The sentences imposed range from three to 16 years.
The attack took place following social media posts that falsely claimed Paty had shown her students obscene photographs of the Prophet Muhammad during a lesson on freedom of expression.
Abdoullakh Anzorov, a radicalized Muslim born in Chechnya, murdered Samuel Paty, a history and geography teacher, at a secondary school in the Paris suburb of Conflans-Saint-Honorine.
Anzorov was shot dead at the scene by police minutes after killing the 47-year-old man.
He was inflamed by claims circulating on the Internet that a few days earlier Paty had ordered Muslims to leave a class of 13-year-olds before showing images of the Prophet Muhammad.

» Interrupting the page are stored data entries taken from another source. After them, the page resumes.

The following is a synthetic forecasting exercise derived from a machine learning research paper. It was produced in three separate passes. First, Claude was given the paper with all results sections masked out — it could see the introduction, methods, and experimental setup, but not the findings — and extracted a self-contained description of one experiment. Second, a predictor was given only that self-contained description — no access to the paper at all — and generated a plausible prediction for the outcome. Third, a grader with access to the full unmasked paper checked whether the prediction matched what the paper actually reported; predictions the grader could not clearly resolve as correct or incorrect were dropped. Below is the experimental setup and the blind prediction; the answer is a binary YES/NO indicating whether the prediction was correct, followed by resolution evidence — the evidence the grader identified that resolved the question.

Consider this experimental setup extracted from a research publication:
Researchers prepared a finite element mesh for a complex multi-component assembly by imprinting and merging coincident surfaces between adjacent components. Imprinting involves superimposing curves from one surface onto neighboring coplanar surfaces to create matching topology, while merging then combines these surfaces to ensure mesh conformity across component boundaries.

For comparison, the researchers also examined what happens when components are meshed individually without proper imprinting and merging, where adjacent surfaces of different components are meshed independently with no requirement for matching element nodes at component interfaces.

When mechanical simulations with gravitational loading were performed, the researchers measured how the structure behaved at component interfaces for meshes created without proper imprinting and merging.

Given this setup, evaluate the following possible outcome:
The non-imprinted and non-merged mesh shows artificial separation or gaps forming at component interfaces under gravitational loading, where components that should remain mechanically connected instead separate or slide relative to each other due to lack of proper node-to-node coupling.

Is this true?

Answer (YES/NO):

In fact, Paty had been giving a lesson on freedom of expression, and before showing one of the controversial images first published by Charlie Hebdo magazine, she advised the students to look away if they feared being offended.
In the absence of the murderer, this trial was against people who provided him with support, moral or material.
For seven weeks the court heard how a 13-year-old schoolgirl’s lie spiraled out of control thanks to social media.
Among those sentenced Friday was Brahim Chnina, the schoolgirl’s father.
Chnina started an online campaign against the teacher and was helped by radical Islamic activist Abdelhakim Sefrioui, who has also now been convicted.
Two friends of the murderer who were with him when he bought weapons, as well as four people with whom he shared messages in a radical chat, were also found guilty.
The defense had argued that none of the eight had any idea of Anzorov’s intentions, and that his words and actions only became criminal when he carried out his act.
But the judge decided that lack of prior knowledge was no defense, because what they did had the effect of incitement.